Monday, May 5, 2008

True Data Portability

I've been thinking about data portability and the phantom "online integrated experience" for a long time now. I know it's possible, and it's within our reach. It's the integration of countless web apps or online services, with each other with no previous knowledge of each other that will make data truly portable, and give us a truly integrated online experience. Sites that are agnostic of each other should be able to connect to allow one to access a user's data on the other and make more sense of it, or do something with it to make it more valuable, and update the user's data on the original site. It would be awesome if I could make a simple web service and integrate it with whichever calendaring site I use (google calendar, other?), whichever to-do list site I use (remember-the-milk, tadalist?), and so on. You could use whichever other sites you use, too, and I wouldn't even need to program any specific API's into my application. This is possible. They have a name for that -- standards. Standards make things work in compliance with one another. It's the same principle that ushered in the industrial revolution.
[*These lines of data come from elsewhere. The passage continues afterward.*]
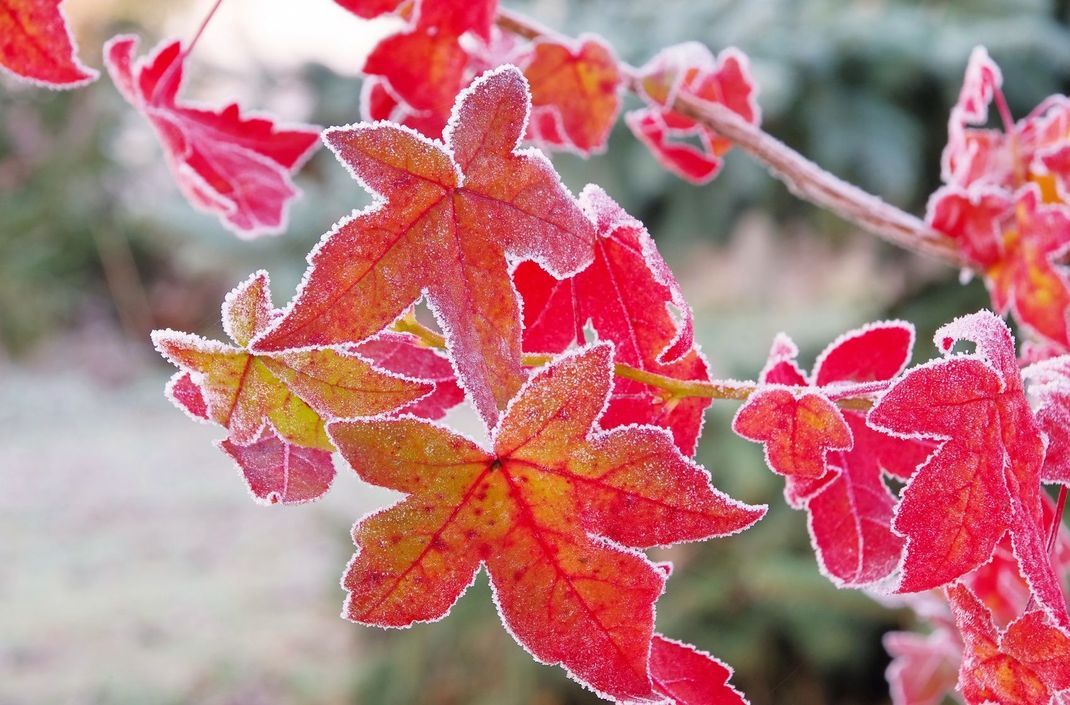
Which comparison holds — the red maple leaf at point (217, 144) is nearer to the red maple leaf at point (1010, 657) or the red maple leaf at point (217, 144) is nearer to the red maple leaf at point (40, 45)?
the red maple leaf at point (40, 45)

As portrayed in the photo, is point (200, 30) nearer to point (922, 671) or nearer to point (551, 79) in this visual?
point (551, 79)

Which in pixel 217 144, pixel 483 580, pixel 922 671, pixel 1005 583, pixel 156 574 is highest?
pixel 217 144

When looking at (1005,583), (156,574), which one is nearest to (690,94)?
(1005,583)

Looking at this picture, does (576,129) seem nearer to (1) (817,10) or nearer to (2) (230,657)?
(1) (817,10)

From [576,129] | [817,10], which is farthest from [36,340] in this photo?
[576,129]

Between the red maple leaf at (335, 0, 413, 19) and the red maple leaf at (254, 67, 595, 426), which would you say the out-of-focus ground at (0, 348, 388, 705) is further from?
the red maple leaf at (254, 67, 595, 426)
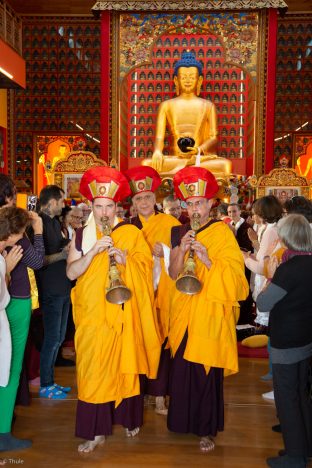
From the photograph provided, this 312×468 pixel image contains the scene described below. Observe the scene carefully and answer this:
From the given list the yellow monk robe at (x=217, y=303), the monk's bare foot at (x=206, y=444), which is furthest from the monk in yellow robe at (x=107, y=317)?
the monk's bare foot at (x=206, y=444)

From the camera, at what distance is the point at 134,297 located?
3059 mm

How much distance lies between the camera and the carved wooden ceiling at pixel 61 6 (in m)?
10.5

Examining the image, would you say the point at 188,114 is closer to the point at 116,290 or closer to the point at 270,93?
the point at 270,93

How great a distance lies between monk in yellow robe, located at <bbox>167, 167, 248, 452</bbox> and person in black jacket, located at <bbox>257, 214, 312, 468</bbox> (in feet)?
1.06

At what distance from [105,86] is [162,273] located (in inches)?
267

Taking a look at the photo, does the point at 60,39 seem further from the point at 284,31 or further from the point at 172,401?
the point at 172,401

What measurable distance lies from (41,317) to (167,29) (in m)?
7.22

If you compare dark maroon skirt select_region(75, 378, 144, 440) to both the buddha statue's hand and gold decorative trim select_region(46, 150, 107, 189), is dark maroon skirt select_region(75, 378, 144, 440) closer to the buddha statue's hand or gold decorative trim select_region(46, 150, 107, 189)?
gold decorative trim select_region(46, 150, 107, 189)

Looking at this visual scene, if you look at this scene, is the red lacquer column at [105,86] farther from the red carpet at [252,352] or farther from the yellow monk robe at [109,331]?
the yellow monk robe at [109,331]

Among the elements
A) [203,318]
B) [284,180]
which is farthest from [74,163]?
[203,318]

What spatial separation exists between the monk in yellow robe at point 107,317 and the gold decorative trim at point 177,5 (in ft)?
23.9

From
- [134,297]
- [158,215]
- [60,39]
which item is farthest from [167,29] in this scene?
[134,297]

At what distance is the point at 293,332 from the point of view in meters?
2.68

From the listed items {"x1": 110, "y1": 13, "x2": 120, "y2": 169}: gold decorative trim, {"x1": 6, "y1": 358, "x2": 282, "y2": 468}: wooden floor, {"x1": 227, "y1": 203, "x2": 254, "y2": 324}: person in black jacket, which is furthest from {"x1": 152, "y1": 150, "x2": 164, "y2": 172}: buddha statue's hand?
{"x1": 6, "y1": 358, "x2": 282, "y2": 468}: wooden floor
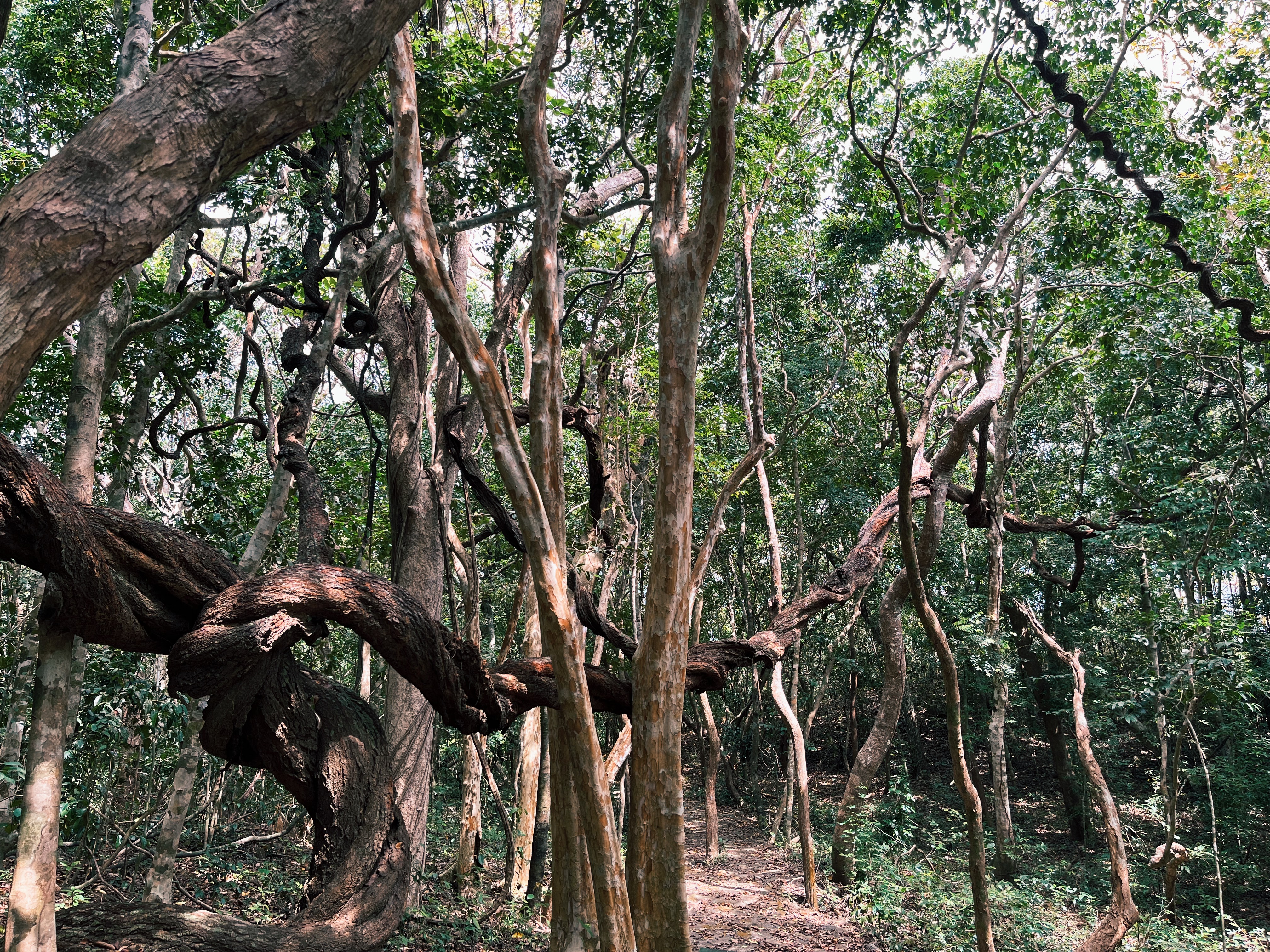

We have standards for many things -- some of the most recent to become excited about are OpenID and OAuth. These are a form of standards, called specifications. OpenID allows anyone to operate their own authentication -- allow a unique and globally identifiable entity (your openid provider) to agree that you are who you say you are. (The fallacy is that it should often be an entity trusted by both parties, but it ends up being an entity that is proven to be trusted only by the user.) OAuth defines a procedure by which any two sites can talk to each other with a user on hold in order to share data owned by that user, with the user's permission. These are very good and necessary improvements. OpenID is nice, providing a way I can identify myself in the same way to all the services I use; and OAuth is nice because it allows sites to use and modify my data on another site.

But full integration is still a step ahead of us. Every site still has its own language. Each programmer has to make up his own language for his app or service to speak (it's called an API). An API (Application Programming Interface) is "a specification, that defines the means and language of communication with an application." Almost all web services have an API responsive to the same means of communication: HTTP. But the language of communication is still different: each web developer ends up making up his own.

What we need is common terminology, common concepts that define an object (a package of data, a record, etc). REST shows an aspect of this, inferring that any object should respond to (at least) four verbs: GET, POST, PUT, DELETE. In the same way, but going a step further, there are common concepts that we can all apply to common data objects:

  • Object: Package of custom data. Read, Update, perhaps Append.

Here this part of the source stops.